Many people are like Martha, and think that attending to Jesus is done through activity. It’s true, one of the ways we express our commitment to following Christ is through service: volunteering to help with the mission and projects of the church, helping to care for other members, and for the space we have set aside for worship, visiting and praying with other members of the community, and making other active contributions.

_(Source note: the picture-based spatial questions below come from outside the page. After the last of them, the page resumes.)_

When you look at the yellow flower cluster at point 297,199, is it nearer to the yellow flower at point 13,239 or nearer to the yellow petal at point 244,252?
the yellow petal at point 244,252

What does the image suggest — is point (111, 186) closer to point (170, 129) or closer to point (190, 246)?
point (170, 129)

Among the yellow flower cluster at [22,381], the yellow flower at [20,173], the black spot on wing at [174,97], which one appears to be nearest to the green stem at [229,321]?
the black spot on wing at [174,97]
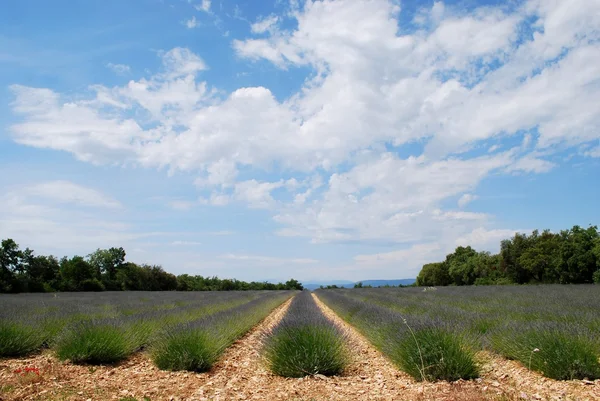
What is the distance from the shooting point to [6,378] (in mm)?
5641

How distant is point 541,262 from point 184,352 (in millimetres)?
48752

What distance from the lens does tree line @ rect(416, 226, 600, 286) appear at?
40.8m

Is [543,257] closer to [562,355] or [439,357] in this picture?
[562,355]

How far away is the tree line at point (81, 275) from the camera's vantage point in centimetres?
4066

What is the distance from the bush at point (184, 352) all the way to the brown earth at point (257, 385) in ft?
0.58

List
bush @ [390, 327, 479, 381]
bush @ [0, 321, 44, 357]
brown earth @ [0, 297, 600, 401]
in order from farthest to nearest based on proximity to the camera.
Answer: bush @ [0, 321, 44, 357], bush @ [390, 327, 479, 381], brown earth @ [0, 297, 600, 401]

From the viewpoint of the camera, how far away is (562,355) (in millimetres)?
5434

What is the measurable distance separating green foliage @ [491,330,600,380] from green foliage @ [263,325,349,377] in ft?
8.51

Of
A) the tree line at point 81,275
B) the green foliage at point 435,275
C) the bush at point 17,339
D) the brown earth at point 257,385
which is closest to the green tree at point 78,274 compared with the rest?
the tree line at point 81,275

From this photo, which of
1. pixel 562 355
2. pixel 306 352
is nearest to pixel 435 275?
pixel 562 355

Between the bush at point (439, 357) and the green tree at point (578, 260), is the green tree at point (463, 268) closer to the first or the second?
the green tree at point (578, 260)

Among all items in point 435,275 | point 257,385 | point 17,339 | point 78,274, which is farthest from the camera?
point 435,275

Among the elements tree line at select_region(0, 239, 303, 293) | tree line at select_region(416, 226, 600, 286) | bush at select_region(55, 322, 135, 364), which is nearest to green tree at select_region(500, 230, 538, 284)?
tree line at select_region(416, 226, 600, 286)

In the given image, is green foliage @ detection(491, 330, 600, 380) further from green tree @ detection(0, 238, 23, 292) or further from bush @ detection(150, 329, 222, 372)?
green tree @ detection(0, 238, 23, 292)
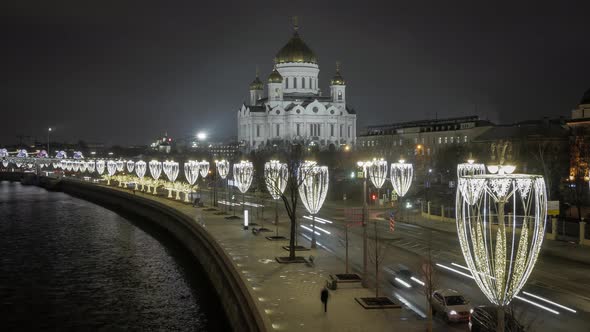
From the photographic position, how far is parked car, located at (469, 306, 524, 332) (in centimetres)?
1426

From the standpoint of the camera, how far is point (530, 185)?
43.2 feet

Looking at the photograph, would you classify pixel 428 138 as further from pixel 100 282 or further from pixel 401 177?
pixel 100 282

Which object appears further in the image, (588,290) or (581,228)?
(581,228)

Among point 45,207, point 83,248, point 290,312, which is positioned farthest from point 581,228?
point 45,207

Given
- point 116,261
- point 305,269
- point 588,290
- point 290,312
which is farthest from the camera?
point 116,261

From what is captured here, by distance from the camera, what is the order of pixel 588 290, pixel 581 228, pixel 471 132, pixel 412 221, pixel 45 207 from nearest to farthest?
pixel 588 290, pixel 581 228, pixel 412 221, pixel 45 207, pixel 471 132

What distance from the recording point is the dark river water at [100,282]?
24.7 metres

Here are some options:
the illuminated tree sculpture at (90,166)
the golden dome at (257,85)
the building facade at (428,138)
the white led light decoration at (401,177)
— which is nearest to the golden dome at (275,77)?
the golden dome at (257,85)

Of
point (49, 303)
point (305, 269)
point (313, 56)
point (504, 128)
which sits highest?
point (313, 56)

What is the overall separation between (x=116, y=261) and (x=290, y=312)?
70.0ft

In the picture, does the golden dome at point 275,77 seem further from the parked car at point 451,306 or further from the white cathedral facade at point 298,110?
the parked car at point 451,306

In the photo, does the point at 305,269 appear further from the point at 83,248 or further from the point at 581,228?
the point at 83,248

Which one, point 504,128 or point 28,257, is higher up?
point 504,128

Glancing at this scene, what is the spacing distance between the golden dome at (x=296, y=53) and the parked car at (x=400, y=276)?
94407mm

Taking action is an important part of our Christian life. In the story of the Good Samaritan, for example, Jesus showed that being “religious” was not good enough when it comes to our relationship with God, that serving and attending to the needs of others is very important.

But there is a time to be active, and then there is a time to be quiet and listen, and it’s important to know which response is needed and when. That is the point of this Bible story.

Our very first priority as Christians is to have a relationship with Jesus, to know Him, to listen to Him, to converse with Him. How do we do that now, when Jesus is not physically walking from village to village, and dropping into people’s homes? We do it through prayer and Bible Study, through worship and quiet meditation. How do we listen to Jesus? By immersing ourselves in scripture, and hearing the Bible being taught. Active service, then, is our response to the relationship we have with Jesus, our response to spending time sitting at his feet.

When the Word of God is being read and taught, that’s where our hearts should be. If we are busy with activities, distractions, other conversations going on in the world, and we don’t take seriously our time spent in the Word of God, then we don’t really have a relationship with Jesus, and our activity – even if it is church-related activity – is not truly God-serving.

Jesus, in this passage from Luke, identifies clearly for us what our top priority in life should be. He says, “Mary has chosen the better part, which will not be taken away from her.” He doesn’t condemn Martha, he corrects her, but with a loving tone. Jesus’ correction is always done with such great love. The thing is, once Martha’s work is done, it is simply done, and she will have missed out on a special opportunity to spend time with Jesus. But for Mary, being with Jesus – listening to him and knowing him, while she had the opportunity – was her top priority, and once she was filled with His wisdom and love, she would carry that in her heart throughout her days as she went on with the work (that was still there waiting to be done) and it would direct all of her activities.

It is a tremendous gift that we have, to be able to have a relationship with Jesus Christ, our savior, our teacher and our friend. When we immerse ourselves in His word, He alone fills our lives with meaning, and without Him, none of the million activities we could engage in have meaning, even if they are well intentioned, even if they are done in or for the church. Whenever we have the opportunity to sit at his feet and hear His word for our lives, it is a gift to us, and if we stop to receive that gift when it’s offered, all the other activities will still be there waiting for us and we’ll be able to approach them with a new sense of purpose and energy.

The blessing we have been given is to be in communion with God Almighty, who created the Universe and guides its course. Our opportunity is now, if we wait to attend to other tasks first, it may be too late. Will we spend our time in busy activities, or will we take every opportunity we get to sit at the feet of Jesus, and get to know him better? “Mary has chosen the better way, and it will not be taken from her.” May it be so for each of us. Amen.